What Went Right
1. The Superball Team
Throughout the course of the three-month official production cycle, this team has had many chances to give up. Through having to completely retool the engine (more on this later), to art problems, to task juggling, we somehow managed to keep the faith in each other and in the project. While some of the feature cuts hurt to make, we kept the shining goal of having a good, solid, fun game alive, and kept bouncing back.
2. Evelyn's Idea
After our beta presentations, we had exactly six days to prepare for our final showing of the game. There was still a lot of work that needed to be done, and we were beginning to wonder if we were going to even make a significant dent in it in time. It was Evelyn, my fiancee and 'quality assurance lead', that saved the project that night.
At her suggestion, Rolf and Chris came over to my place the next morning. For the most part, with the exception of class time, during which we were together anyway, they never left until final presentation. Evy kept us fed and caffeinated, tested new builds as fast as we could copy them onto her PC over the network, and played the all-important role of team cheerleader. More work got done on the project in those days than in the two weeks between alpha and beta.
3. The Amazing Never-Ending Development Cycle
Guardians of Neverwood was playable at our final presentation in June, but it wasn't the showpiece we had wanted to produce. Much work needed to be done. In July, Rolf continued the newly-established tradition of practically living at my dining room table, and we cranked out a significant amount of polish, and a whole heap of new features, in a very short time. Without the added pressures of class, the mountain of paperwork we were expected to produce daily, and the looming deadline, we were able to re-approach the project with a relaxed, thorough candor that was simply impossible to achieve while at Full Sail. With only two months to go from an empty project to a finished game, we had been in crunch time from day one.
4. Microsoft Saves the Day
Due to our trials and tribulations with animation (see below), we were forced to make some hard decisions. We had heard through the vast number of people that we spoke to about the problem that Direct3D and its D3DX libraries did a lot of the work associated with animation for us. The fact that the Direct3D .X model format is one of the very few we could find that even supported the type of animation we wanted to do sealed the deal. The problem, however, is that we were less than a week from alpha, and were faced with the spectre of completely re-writing the entire graphics pipeline of the game, using an API we really weren't familiar with, and one for which little support is available at Full Sail.

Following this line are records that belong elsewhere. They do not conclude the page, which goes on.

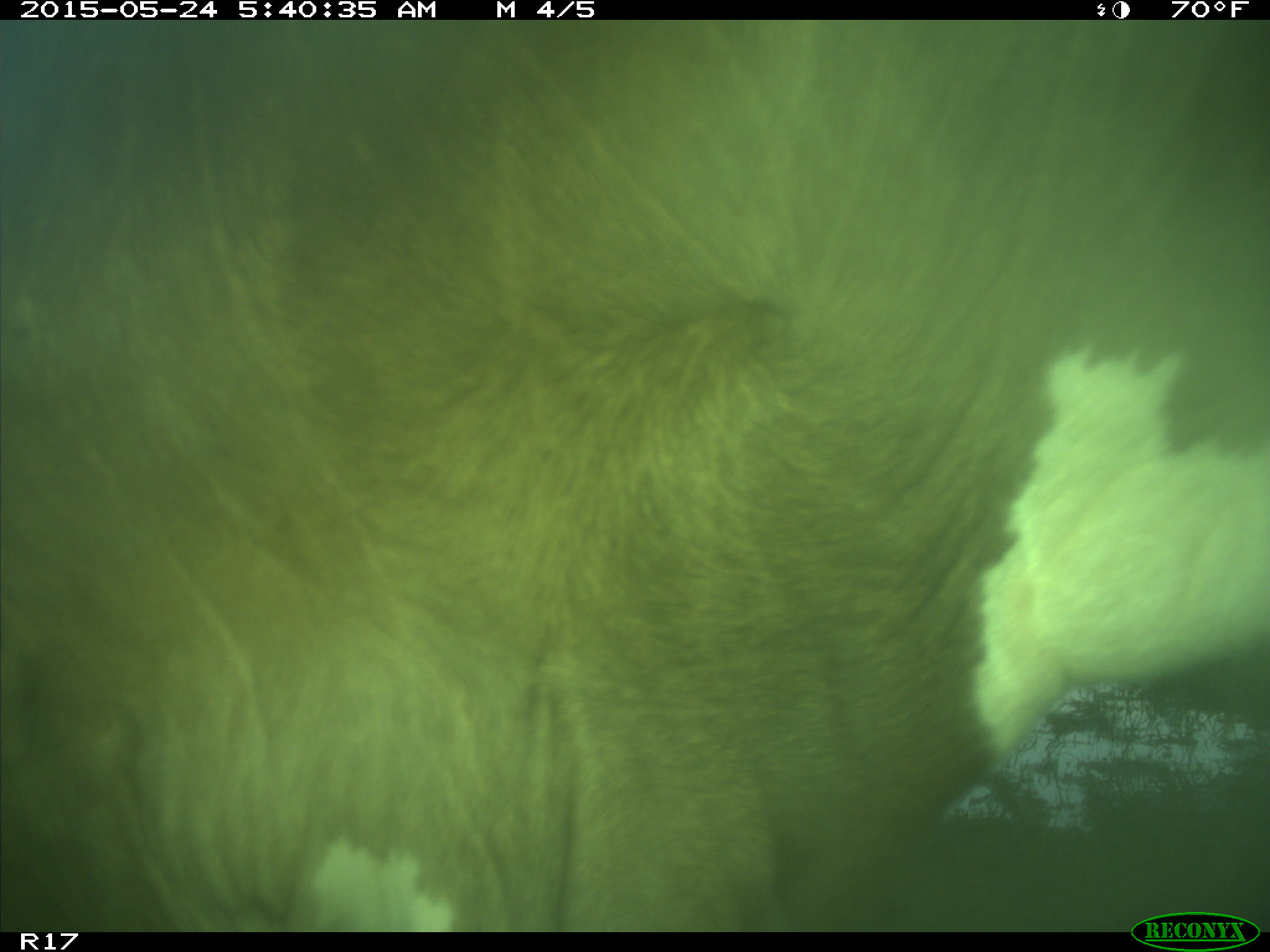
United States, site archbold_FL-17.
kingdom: Animalia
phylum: Chordata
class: Mammalia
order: Artiodactyla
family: Bovidae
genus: Bos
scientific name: Bos taurus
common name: domestic cow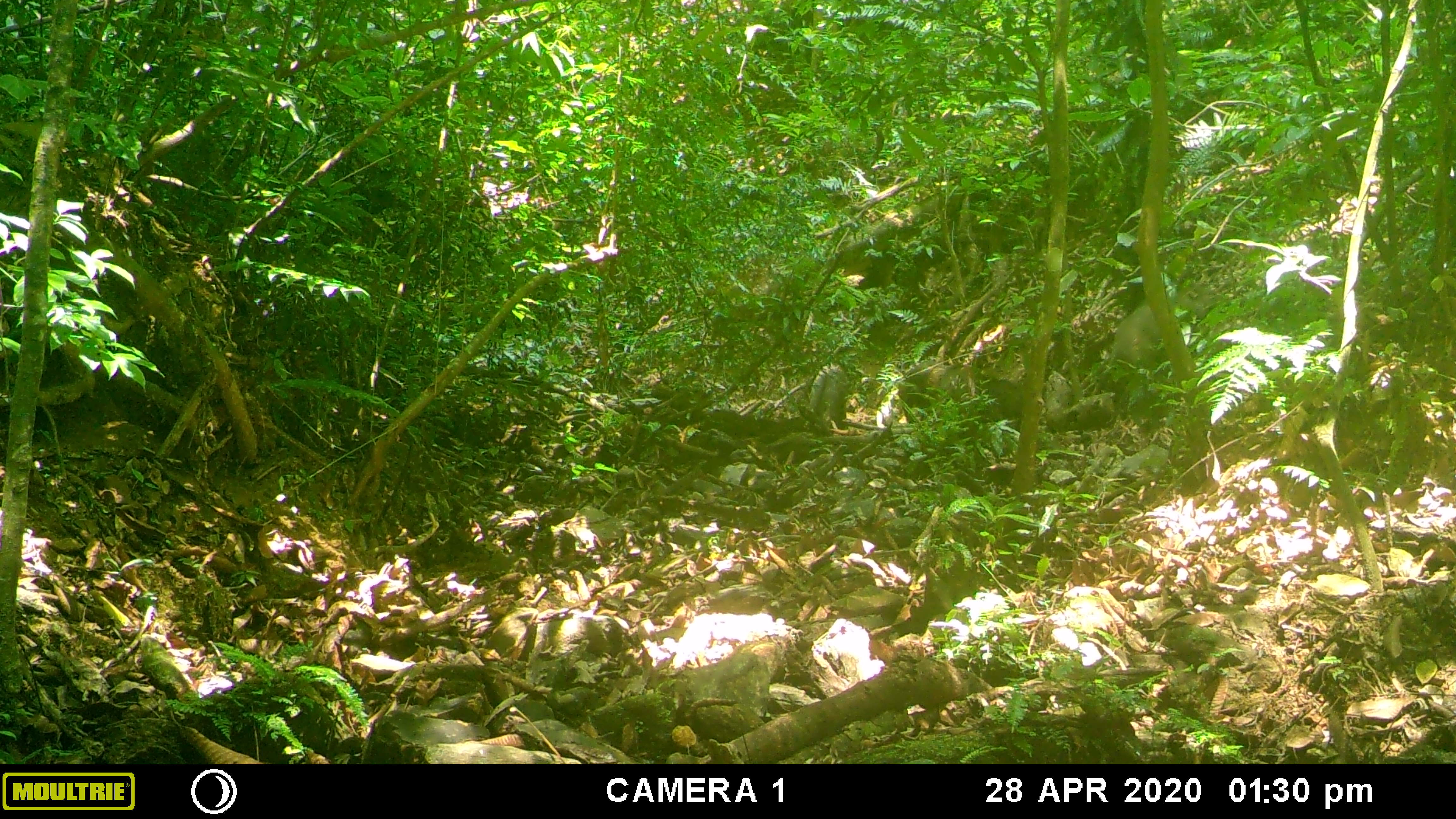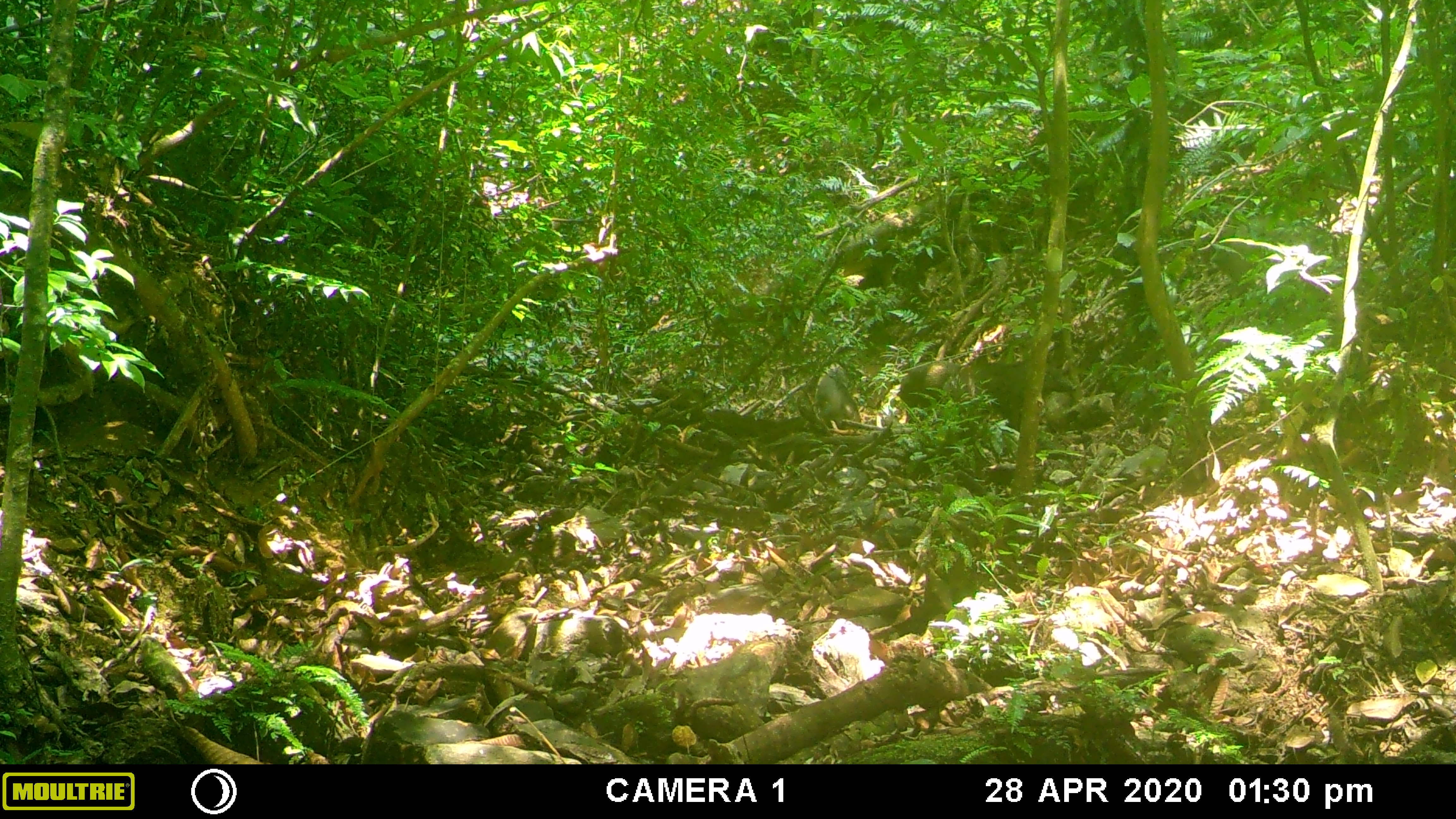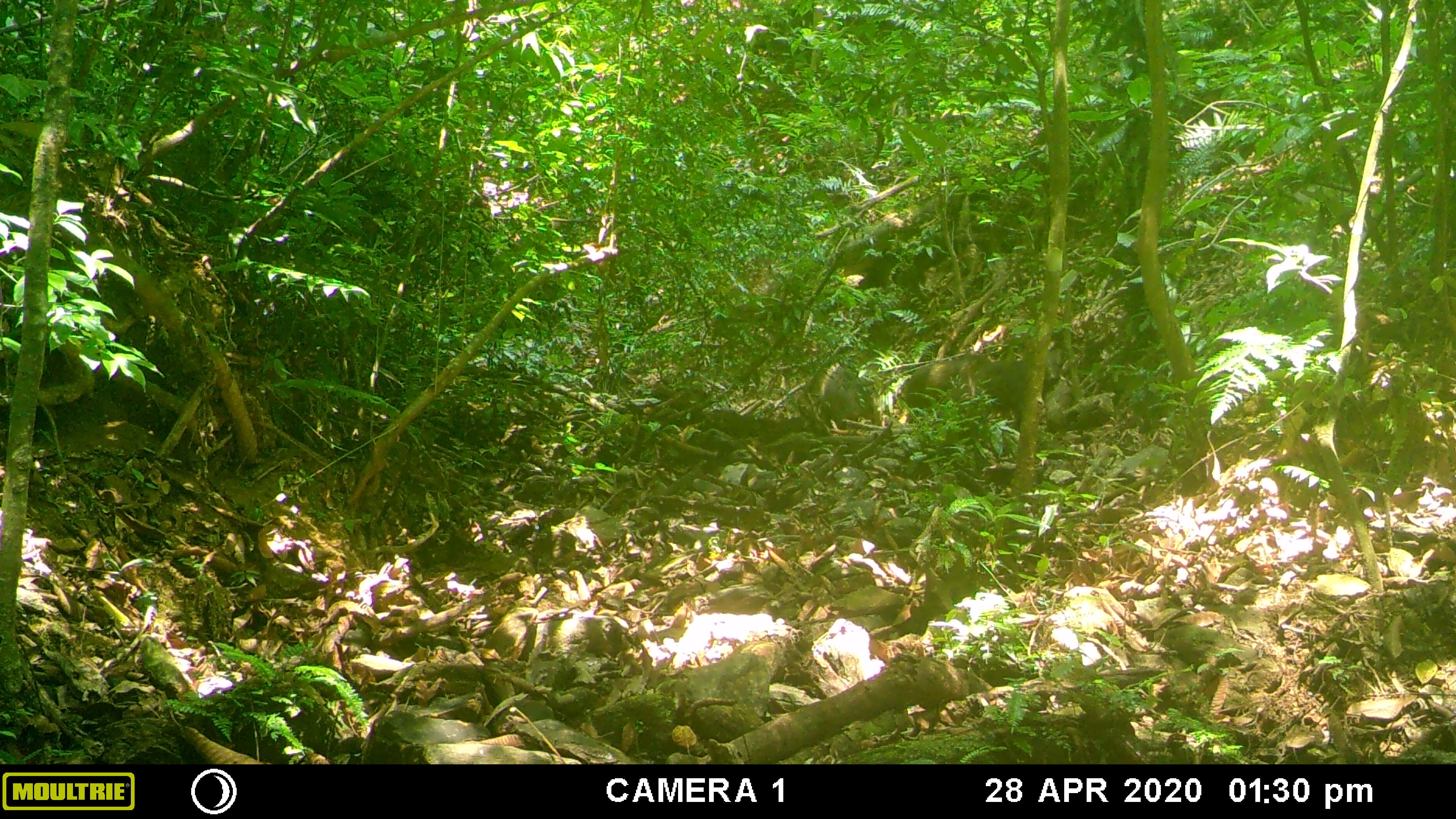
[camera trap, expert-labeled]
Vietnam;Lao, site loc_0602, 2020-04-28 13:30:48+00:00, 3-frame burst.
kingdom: Animalia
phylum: Chordata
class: Mammalia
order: Artiodactyla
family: Suidae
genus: Sus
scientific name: Sus scrofa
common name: eurasian wild pig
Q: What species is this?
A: Eurasian wild pig (Sus scrofa).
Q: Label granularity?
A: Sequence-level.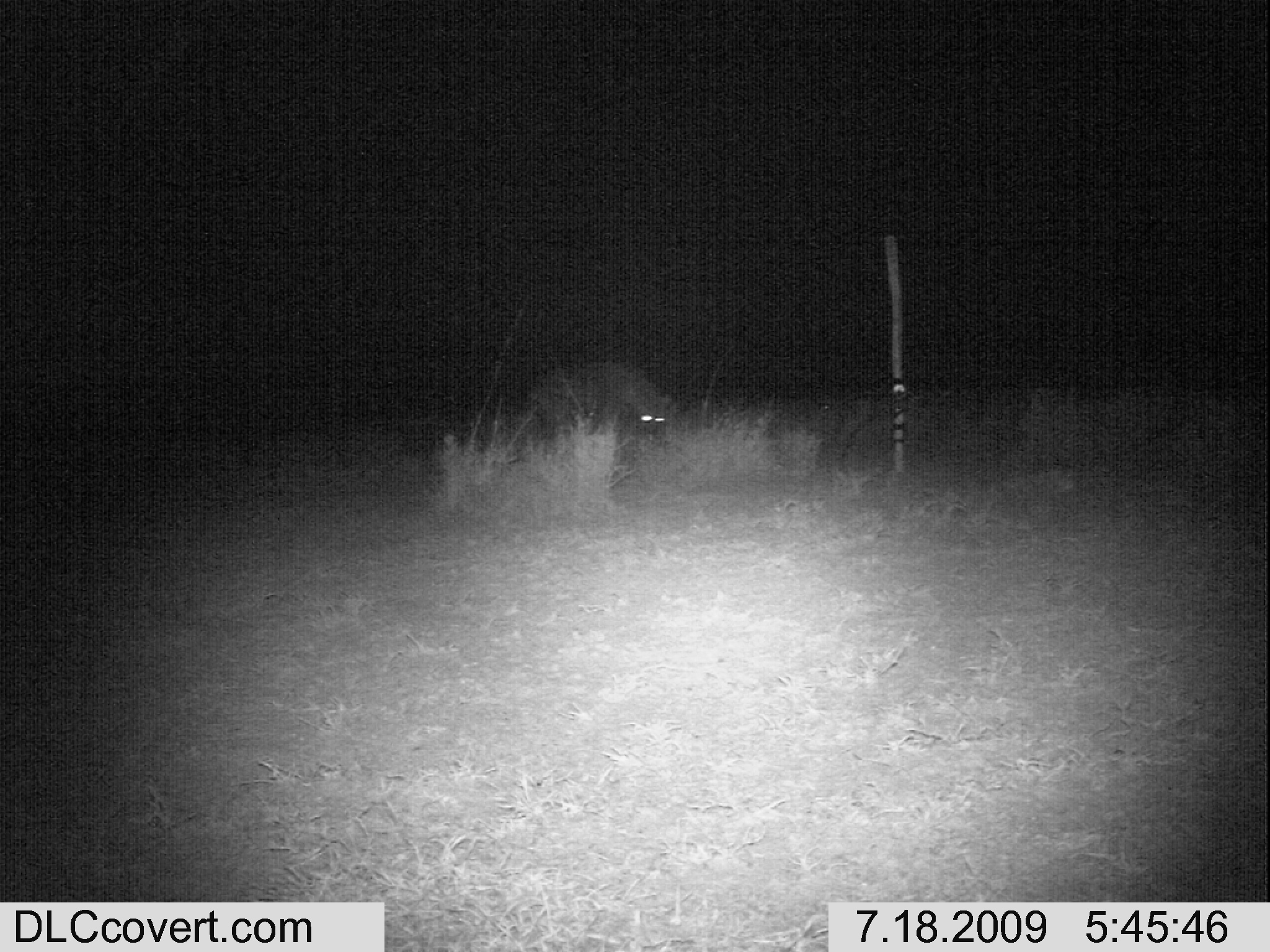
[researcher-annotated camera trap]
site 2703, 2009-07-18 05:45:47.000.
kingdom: Animalia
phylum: Chordata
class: Mammalia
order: Carnivora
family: Hyaenidae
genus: Crocuta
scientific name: Crocuta crocuta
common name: spotted hyena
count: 1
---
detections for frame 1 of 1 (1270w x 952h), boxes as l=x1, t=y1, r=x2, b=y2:
crocuta crocuta: l=536, t=361, r=671, b=440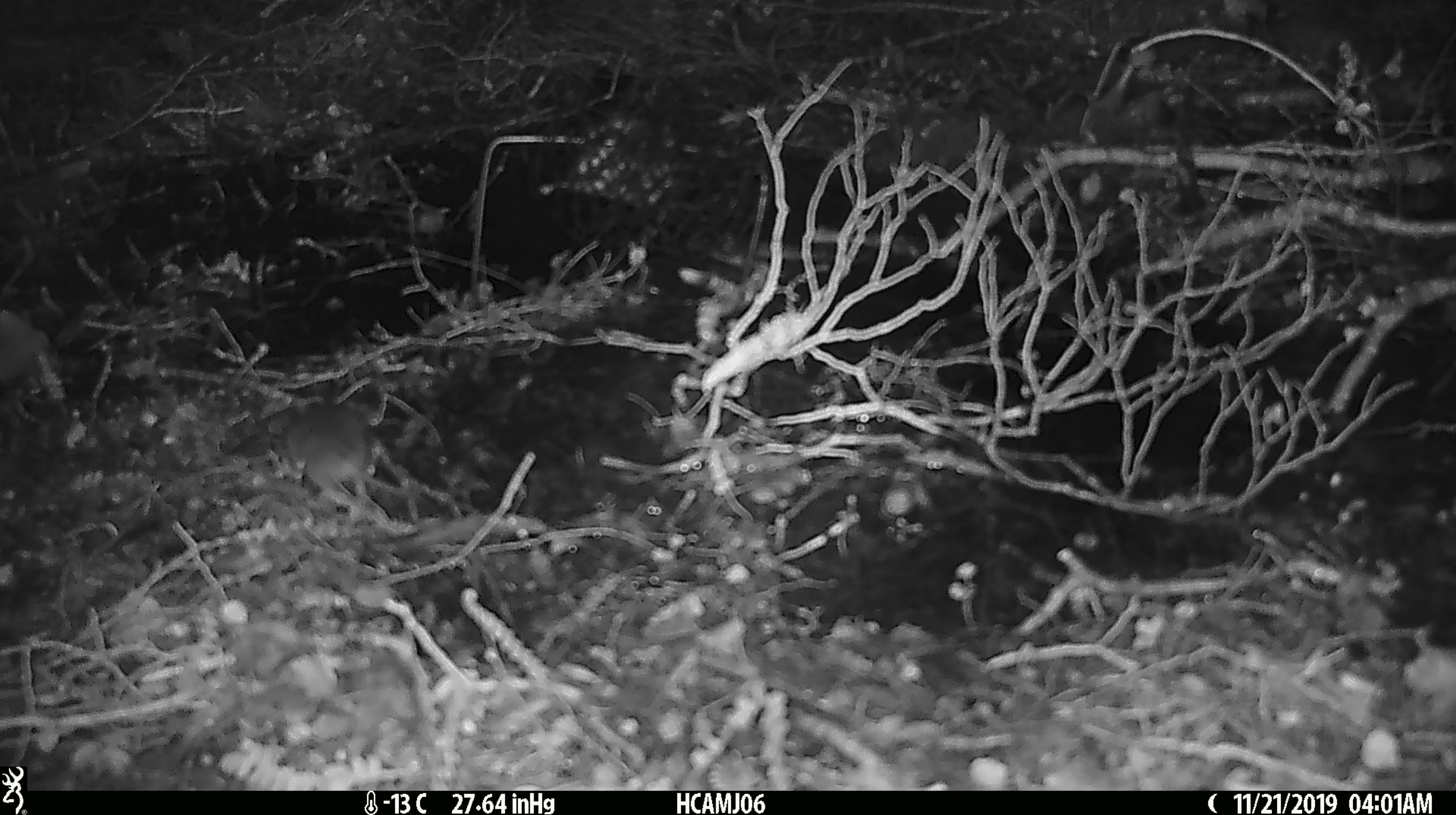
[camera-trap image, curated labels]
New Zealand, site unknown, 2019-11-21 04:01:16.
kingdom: Animalia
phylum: Chordata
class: Mammalia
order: Rodentia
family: Muridae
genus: Mus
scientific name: Mus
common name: mouse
Mouse (Mus).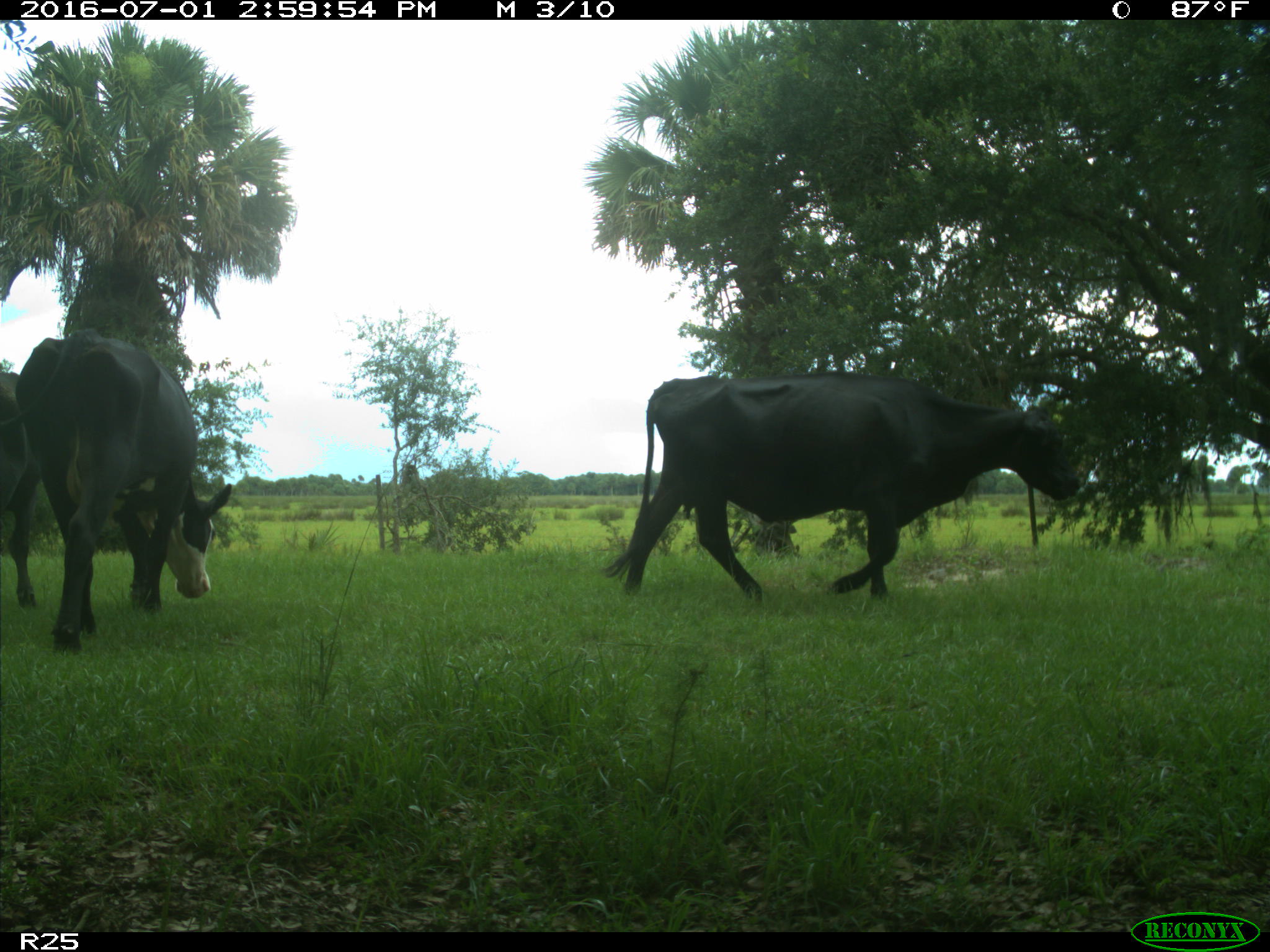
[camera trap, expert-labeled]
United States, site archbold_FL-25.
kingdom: Animalia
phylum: Chordata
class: Mammalia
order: Artiodactyla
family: Bovidae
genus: Bos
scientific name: Bos taurus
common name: domestic cow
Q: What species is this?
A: Bos taurus (domestic cow).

The three of us had a meeting, during which we pulled in several instructors, lab assistants, and former graduates, and after about an hour of discussion made the decision to pull the trigger. For four days, I didn't sleep. Then, Rolf and Chris worked some debugging magic to help me out, and we actually managed to restore the game's graphics capabilities to match the pre-conversion status in time for our alpha presentation.
Direct3D allowed us to do some nifty things we might not have otherwise pulled off. The wrapper class we developed for it was intuitive enough that even the team members who hadn't spent the last four days immersed in the DirectX SDK documentation could use it without difficulty. The .X model format proved simple for our artists to work with, and while we didn't have animation completed at the final presentation, we were a lot closer to it than we would have been with OpenGL. We're very glad to have been exposed to the Direct3D API, as we feel this knowledge will be invaluable to us in future projects.
5. Play it Again, Sam!
After presentation, one of the first things we did in 'developer overtime' was add a series of over thirty unlockable features that can be earned through gameplay. Instantly, a game that takes five minutes to beat became worthy of several hours of enjoyment. Unlockable extras are fast becoming a staple of a value-driven game consumer's expectations, and we felt that it was important both from a polish standpoint and from a demonstration point of view to get at least a few things in. We were shooting for eight to ten, and the number just kept skyrocketing as we had more, and better, ideas. Some of the features we had listed in the design document were rendered impossible by unavailable art resources, but we balanced them out with a host of new ideas.
The real part that went right with the extras was the fact that we didn't kill ourselves to get them in. Most of the things we added were simple, under 50 lines of code to implement. Some, like cardboard mode, were achieved simply by tweaking a value or turning a boolean on or off. Our game was architectured from the beginning to make it easy to do those kinds of things, and it really paid off at the end.